The pedigree of Notes on a Scandal is impressive -- so impressive, in fact, that it's tempting to imbue this lurid potboiler with more importance than it necessarily deserves. Much of the credit must go to Dame Judi Dench and Cate Blanchett (both of whom earned Oscar nominations for their performances). The pair's oversized talents provide the sizzle for this psychological thriller; they tear into their respective roles with teeth-gnashing glee.
Adapted from the novel by Zoë Heller, the movie details the ripped-from-the-tabloids story of two British schoolteachers who harbor unhealthy obsessions. Barbara Covett (Dench) is a chain-smoking spinster who leads a solitary existence with her cat and the volumes of diaries in which she records contemptuous observations about her colleagues and pupils.

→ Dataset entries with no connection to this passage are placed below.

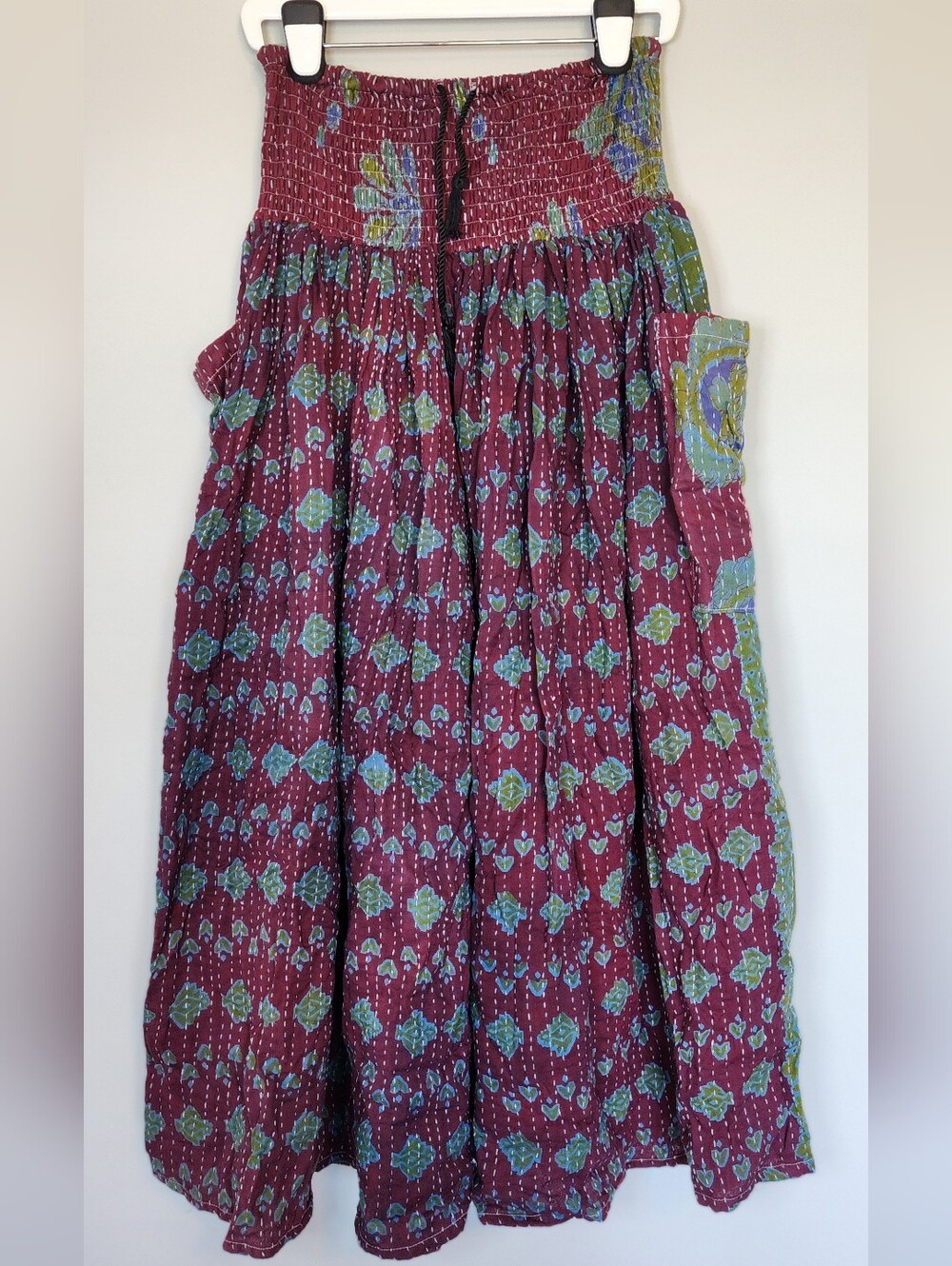 Kantha Bae Free Bird Convertible Kantha Skirt Dress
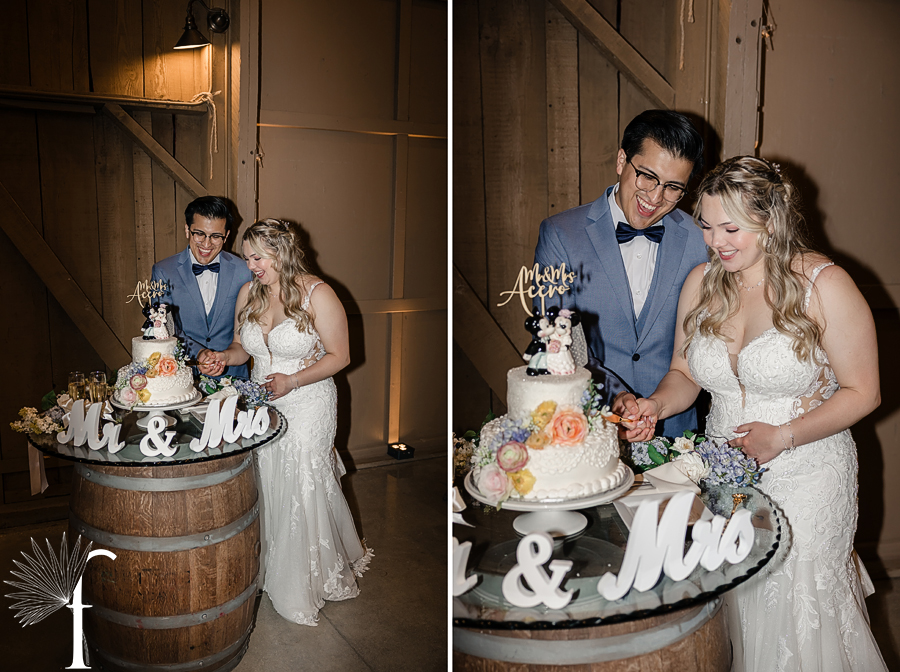 Camarillo Ranch Wedding | Alexa & Josh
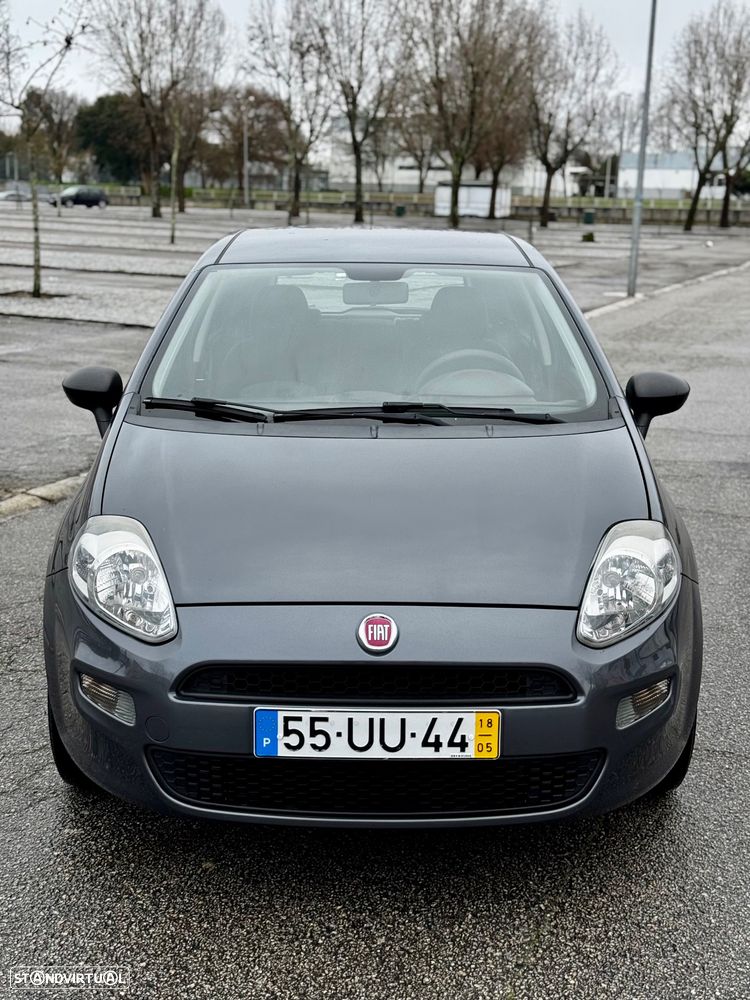 Fiat Punto 1.2 Easy S&S - 1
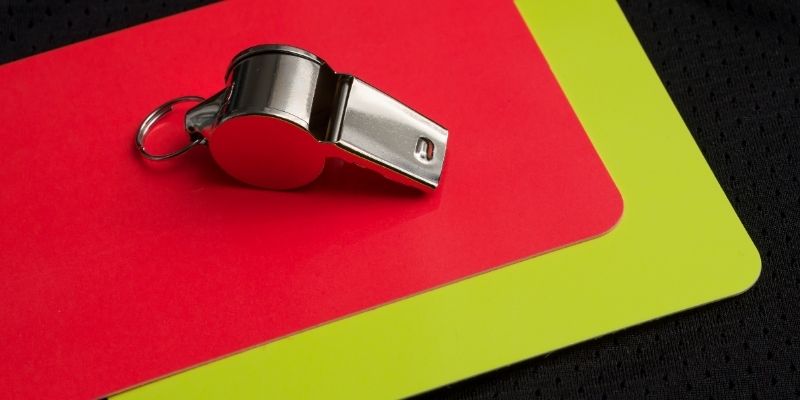 Những lỗi cược thẻ phạt cần lưu ý để không thua lỗ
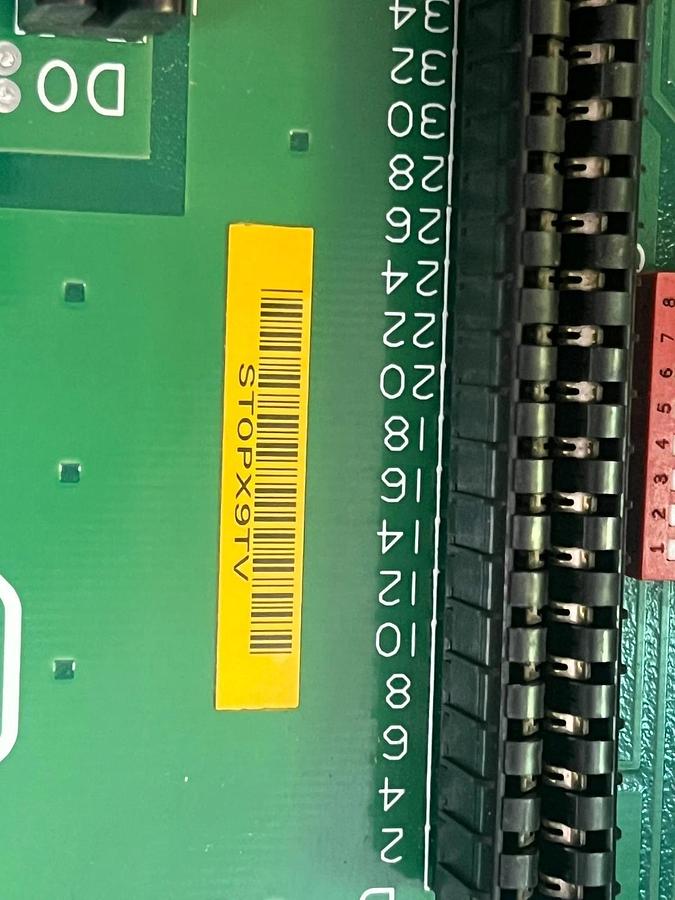 Allen-Bradley 1771-A4B Series B 16-Slot I/O Chassis PLC-5 Rack NEW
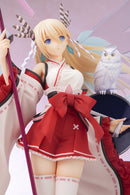 Vanguard Omniscience Regalia Kotobukiya Minerva Ani Statue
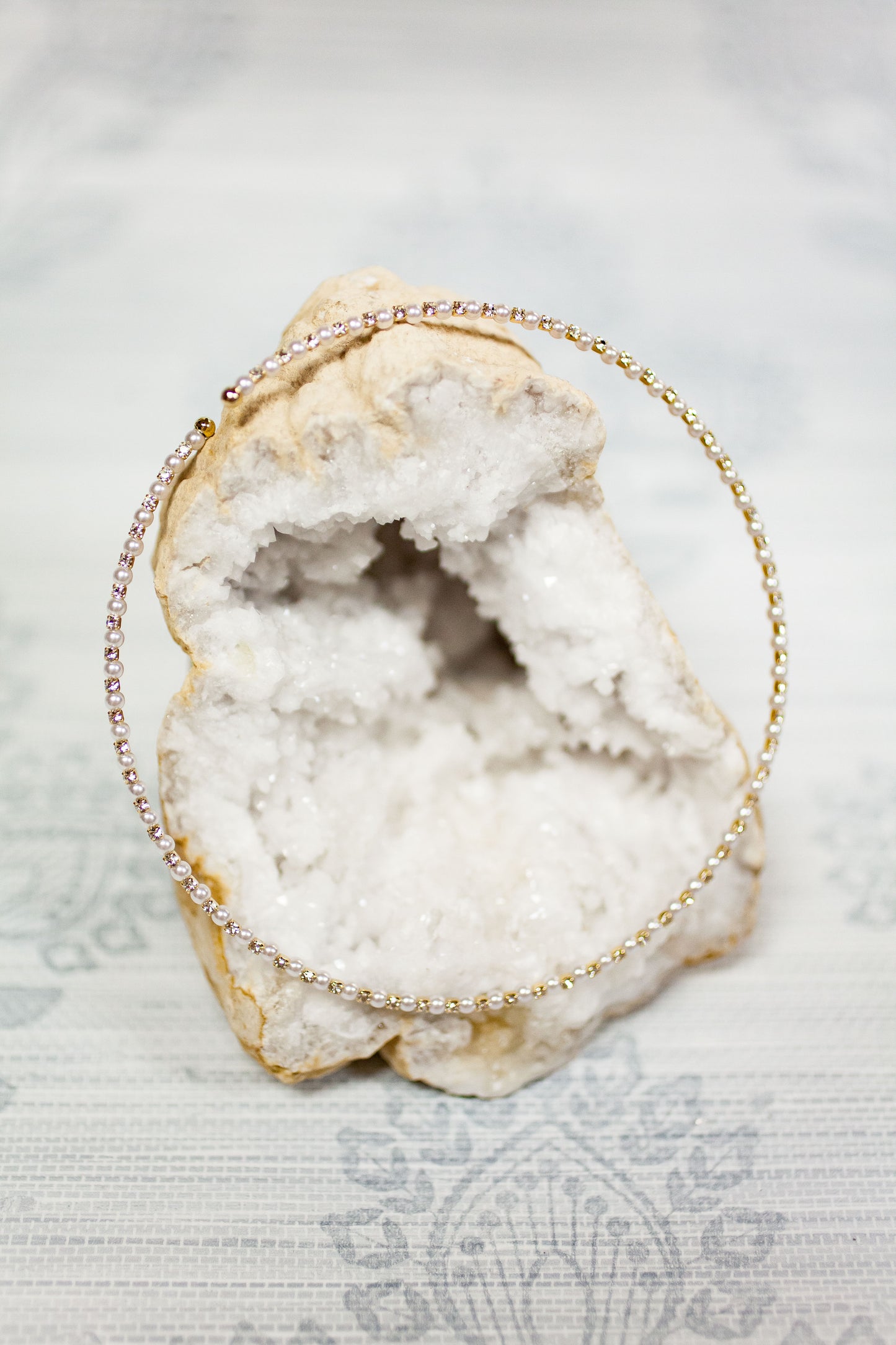 Theia Jewelry Ella Choker Necklace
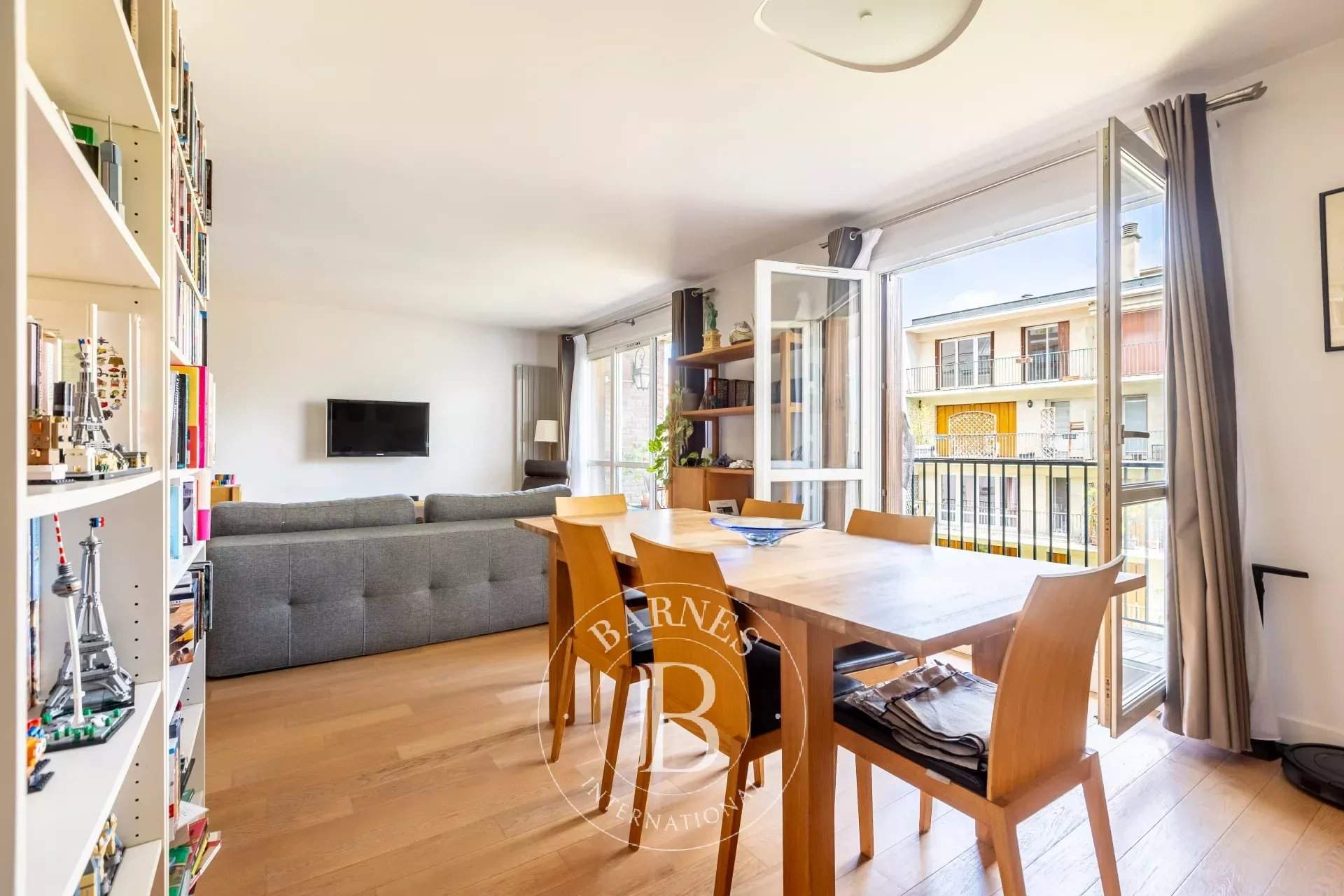 Boulogne-Billancourt  - Appartement 5 Pi&egrave;ces 3 Chambres - picture 5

Bitter and acerbic, Barbara is no "people person," but even she finds herself inexorably drawn to the school's most recent arrival, art teacher Sheba Hart (Blanchett). This "wispy novice," as Barbara derisively calls the new teacher, is beautiful, idealistic and lovably disheveled. Barbara is initially wary -- particularly since the rest of the faculty is so charmed by Sheba -- but the older woman's reservations melt once the two actually meet. Sheba is warm and open-hearted, and she invites Barbara to her home for dinner. There Sheba introduces Barbara to her much older husband (Bill Nighy) and two children, one of whom has Down syndrome.
Barbara senses Sheba's despair and loneliness, and she is deeply smitten. Even so, Barbara cannot admit, least of all to herself, that her desires for Sheba are anything but platonic. Although Barbara supplies voiceover narration in Notes of a Scandal in the form of diary entries, she is a pointedly dishonest narrator.
She isn't the only dishonest one. At an after-hours school function, Barbara discovers Sheba's a dirty little secret: She is having sex with one of her students, a cocky 15-year-old boy named Steven Connolly (Andrew Simpson). Barbara is outraged, but not for the usual reasons, reacting to Sheba's gross indiscretion as if it's a personal betrayal. But then Barbara calms herself. This knowledge means power, she realizes, and suddenly the mean-spirited old woman understands she has the upper hand in this increasingly creepy friendship.
Richard Eyre directs with a precise, unflinching eye that matches the coldly devastating script by Patrick Marber (Closer). Notes on a Scandal is the antithesis of a warm fuzzy. It burrows into the human mind, probes the darkest recesses of loneliness and sexual obsession – and guts it.
There is much to admire here, which only makes the film's occasional failings all the more unfortunate. Philip Glass' music score is unnecessarily dizzying, clobbering into submission any trace of subtlety the picture might claim. And the movie has a third act that only falls into place because it assumes Sheba is colossally dense.
In the end, Dench and Blanchett do most of the heavy lifting in making the flick a success of deliciously nasty melodrama. They are simply terrific as characters who are certainly unsympathetic, but consistently interesting.
The anamorphic widescreen picture is stunning quality – crisp, sharply detailed and devoid of artifacts such as edge enhancement and smearing. The picture is in 1.85:1 aspect ratio.
The sound mix, in Dolby Digital 5.1, is clean and clear and boasts good use of immersive sound Spanish and French audio is available in 2.0 Surround, while the only subtitle options are English and Spanish.
Fox crams in a gaggle of extras, but the best are the first two listed. Director Eyre's commentary doesn't offer much in the way of making-of anecdotes, but he provides insight into the psychology behind the story and characters.
Notes on a Scandal: The Story of Two Obsessions (12:18) covers the film's thematic concerns through interviews with Eyre, Heller, Marber and the cast. More provocative than your run-of-the-mill featurette, this min-doc invites a deeper exploration of the movie's central characters. The five-minute, 10-second Notes on a Scandal: Behind the Scenes is typical promotional fare that covers much the same territory; in fact, parts of The Story of Two Obsessions are repeated here.
The rest is middling. In Character With: Cate Blanchett (2:05) is a bit of fluff courtesy the Fox Movie Channel Webisodes are promotional clips that highlight various aspects of the film: "Judi and Cate: Behind the Scandal," "The Screenplay," "Judi Dench" and "Cate Blanchett." The segments include a so-so Conversation with Bill Nighy and Cate Blanchett. Viewers can view each Webisode separately or select the "play all" option. The Webisodes have an aggregate running time of 13 minutes, 50 seconds. Rounding out the supplemental material is a theatrical trailer.
Notes on a Scandal is far from high art – but it's venomous, trashy fun. Cynics and closet misanthropes will find it particularly irresistible.